At runtime, a desired utterance is produced by determining a best
set of candidate units from the database. The determination is
typically based using one or more weighted decision trees. The
output from the best unit-selection systems is often
indistinguishable from real human voices, especially in contexts
for which the TTS system has been tuned. A vocabulary of unit
selection synthesis is unlimited so long as enough units of speech
are provided for a complete phonetic coverage. Maximum naturalness
typically requires unit selection speech databases to be very
large. In many natural sounding unit selection synthesis systems,
gigabytes of storage are needed for the recorded units of speech.

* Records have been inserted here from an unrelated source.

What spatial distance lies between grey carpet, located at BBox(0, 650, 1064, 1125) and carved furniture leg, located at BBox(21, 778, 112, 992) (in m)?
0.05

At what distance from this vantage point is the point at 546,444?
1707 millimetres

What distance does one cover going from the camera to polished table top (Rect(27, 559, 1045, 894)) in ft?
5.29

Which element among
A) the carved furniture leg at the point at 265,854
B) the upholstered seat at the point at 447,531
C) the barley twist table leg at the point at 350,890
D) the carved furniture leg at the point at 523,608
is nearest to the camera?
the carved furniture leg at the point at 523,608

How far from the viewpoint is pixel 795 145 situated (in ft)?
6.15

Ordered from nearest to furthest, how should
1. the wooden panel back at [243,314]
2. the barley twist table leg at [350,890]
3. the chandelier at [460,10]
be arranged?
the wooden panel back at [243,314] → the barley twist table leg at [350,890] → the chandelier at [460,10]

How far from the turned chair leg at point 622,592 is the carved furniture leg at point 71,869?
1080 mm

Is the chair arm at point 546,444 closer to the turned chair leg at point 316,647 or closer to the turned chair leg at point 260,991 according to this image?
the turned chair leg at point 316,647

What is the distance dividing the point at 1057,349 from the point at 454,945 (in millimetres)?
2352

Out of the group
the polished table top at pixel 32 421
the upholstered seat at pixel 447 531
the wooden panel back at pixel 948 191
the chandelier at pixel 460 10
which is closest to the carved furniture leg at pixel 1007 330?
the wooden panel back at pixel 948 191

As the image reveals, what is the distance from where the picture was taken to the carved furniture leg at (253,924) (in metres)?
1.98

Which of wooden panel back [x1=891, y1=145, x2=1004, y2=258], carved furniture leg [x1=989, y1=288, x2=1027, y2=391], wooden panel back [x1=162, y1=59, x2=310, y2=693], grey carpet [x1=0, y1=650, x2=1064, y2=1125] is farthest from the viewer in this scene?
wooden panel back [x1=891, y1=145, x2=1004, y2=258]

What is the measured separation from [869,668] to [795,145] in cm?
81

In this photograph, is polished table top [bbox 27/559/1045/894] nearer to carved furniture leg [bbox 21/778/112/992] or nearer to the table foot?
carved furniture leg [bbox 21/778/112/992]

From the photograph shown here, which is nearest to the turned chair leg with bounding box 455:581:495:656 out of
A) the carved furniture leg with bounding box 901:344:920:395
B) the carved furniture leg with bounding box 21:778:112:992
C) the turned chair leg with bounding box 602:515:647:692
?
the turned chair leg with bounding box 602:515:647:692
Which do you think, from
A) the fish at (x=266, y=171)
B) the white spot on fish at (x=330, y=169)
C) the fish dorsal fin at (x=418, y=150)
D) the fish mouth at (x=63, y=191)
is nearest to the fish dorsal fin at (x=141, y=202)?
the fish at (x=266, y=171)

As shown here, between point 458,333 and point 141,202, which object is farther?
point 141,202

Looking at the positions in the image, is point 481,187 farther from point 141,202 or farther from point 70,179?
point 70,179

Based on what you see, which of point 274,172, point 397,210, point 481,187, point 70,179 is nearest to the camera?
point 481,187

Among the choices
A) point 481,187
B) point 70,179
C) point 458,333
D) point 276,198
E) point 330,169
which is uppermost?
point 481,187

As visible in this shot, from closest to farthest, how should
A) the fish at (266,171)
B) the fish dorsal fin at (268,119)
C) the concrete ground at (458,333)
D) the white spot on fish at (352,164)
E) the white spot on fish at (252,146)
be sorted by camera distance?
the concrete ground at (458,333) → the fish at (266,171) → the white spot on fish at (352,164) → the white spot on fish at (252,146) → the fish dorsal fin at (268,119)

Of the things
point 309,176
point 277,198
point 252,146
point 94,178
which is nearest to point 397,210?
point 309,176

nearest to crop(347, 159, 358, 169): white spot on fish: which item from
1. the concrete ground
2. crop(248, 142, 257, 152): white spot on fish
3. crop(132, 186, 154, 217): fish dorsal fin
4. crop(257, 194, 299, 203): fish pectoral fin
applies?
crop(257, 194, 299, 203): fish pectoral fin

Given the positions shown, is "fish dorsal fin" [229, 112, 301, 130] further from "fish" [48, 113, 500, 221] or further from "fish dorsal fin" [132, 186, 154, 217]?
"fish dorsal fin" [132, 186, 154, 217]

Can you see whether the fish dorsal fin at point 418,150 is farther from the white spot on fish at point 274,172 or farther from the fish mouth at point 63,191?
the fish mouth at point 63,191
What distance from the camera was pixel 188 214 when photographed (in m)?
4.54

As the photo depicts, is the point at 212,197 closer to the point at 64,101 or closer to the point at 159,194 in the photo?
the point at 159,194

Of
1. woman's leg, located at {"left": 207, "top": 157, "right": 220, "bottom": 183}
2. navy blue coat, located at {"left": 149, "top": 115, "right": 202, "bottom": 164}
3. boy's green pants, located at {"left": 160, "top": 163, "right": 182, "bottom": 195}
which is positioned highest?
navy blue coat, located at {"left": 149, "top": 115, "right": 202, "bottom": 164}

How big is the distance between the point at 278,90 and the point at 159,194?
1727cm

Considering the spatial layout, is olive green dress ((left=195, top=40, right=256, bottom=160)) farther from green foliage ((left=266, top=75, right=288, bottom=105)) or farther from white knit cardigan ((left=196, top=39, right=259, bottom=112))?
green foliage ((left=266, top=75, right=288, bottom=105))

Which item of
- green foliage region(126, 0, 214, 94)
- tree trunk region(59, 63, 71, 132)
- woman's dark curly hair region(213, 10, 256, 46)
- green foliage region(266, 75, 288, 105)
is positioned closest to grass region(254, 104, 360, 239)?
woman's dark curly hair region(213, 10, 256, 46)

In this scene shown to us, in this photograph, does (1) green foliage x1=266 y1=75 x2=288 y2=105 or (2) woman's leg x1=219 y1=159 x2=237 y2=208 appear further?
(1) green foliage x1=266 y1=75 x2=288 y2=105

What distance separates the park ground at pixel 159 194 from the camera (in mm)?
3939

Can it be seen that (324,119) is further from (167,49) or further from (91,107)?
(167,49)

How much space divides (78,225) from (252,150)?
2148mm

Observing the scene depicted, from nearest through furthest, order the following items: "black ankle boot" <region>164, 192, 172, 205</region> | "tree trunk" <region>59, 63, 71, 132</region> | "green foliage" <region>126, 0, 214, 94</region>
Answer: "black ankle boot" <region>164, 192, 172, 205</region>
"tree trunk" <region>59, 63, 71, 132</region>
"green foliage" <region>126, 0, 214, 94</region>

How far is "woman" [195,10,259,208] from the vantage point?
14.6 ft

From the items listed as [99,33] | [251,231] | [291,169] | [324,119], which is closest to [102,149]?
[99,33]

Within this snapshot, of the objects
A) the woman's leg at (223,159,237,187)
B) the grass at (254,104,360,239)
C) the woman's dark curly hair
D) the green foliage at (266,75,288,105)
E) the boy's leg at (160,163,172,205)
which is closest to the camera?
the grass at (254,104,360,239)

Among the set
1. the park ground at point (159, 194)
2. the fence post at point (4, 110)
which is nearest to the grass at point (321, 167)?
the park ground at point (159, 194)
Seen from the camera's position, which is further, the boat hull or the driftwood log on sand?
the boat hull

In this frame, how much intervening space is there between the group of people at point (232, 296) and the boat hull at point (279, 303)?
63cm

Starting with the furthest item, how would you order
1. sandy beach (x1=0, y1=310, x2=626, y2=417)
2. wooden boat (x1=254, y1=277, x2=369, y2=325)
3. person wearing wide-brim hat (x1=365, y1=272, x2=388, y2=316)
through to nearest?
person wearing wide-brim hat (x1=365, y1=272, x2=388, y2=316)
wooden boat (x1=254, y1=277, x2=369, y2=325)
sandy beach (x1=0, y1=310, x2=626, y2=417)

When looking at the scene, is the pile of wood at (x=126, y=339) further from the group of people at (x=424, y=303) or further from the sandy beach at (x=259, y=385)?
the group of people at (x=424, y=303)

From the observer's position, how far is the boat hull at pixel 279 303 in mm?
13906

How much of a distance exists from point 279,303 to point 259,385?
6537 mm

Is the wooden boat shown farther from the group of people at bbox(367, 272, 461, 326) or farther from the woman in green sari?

In some circumstances, compression technologies can reduce an
amount of needed storage space for unit selection synthesis to more
manageable sizes. A minimum recording time of dozens of hours may
be required to generate speech recordings for a concatenative TTS
voice (for unit selection synthesis).
[0008] Accordingly, considerable development effort and cost is
required to record a speech and then to process the recorded speech
to generate speech assets needed for full phonetic coverage of a
single TTS voice (for unit selection synthesis). This effort must
be repeated for every concatenative TTS voice generated. Many
parties interested in creating custom TTS voices, such as custom
voices for a telematics system, often find the cost of creating new
voices prohibitive. Additionally, uniform recording conditions are
necessary to generate a clean speech corpus. Conventionally, a
voice talent reads a reference script in a recording studio, where
the reference script is specifically constructed to result in a
speech corpus that produces a TTS voice having full phonetic
coverage. Costs of producing a TTS voice for unit selection
synthesis would be substantially lower if the size of the script,
which the voice talent speaks, was minimized.
SUMMARY OF THE INVENTION
[0009] The present invention minimizes a size of script needed to
produce a concatenative TTS voice by leveraging speech assets
produced from pre-recorded speech segments. The leveraged assets
can be called pre-recorded assets. In the invention, instead of
needing a voice talent to read a reference script the voice talent
only needs to read a reduced version of the reference script called
a reduced script, which saves recording time and minimizes
recording costs. The reference script can be a script able to
produce a complete phonetic set of assets, which is also referred
to as reference assets. Speech assets resulting from the reduced
script can be referred to as reduced assets. The reduced script
must include a set of phrases, such that the union of the reduced
assets and the pre-recorded assets includes the reference assets.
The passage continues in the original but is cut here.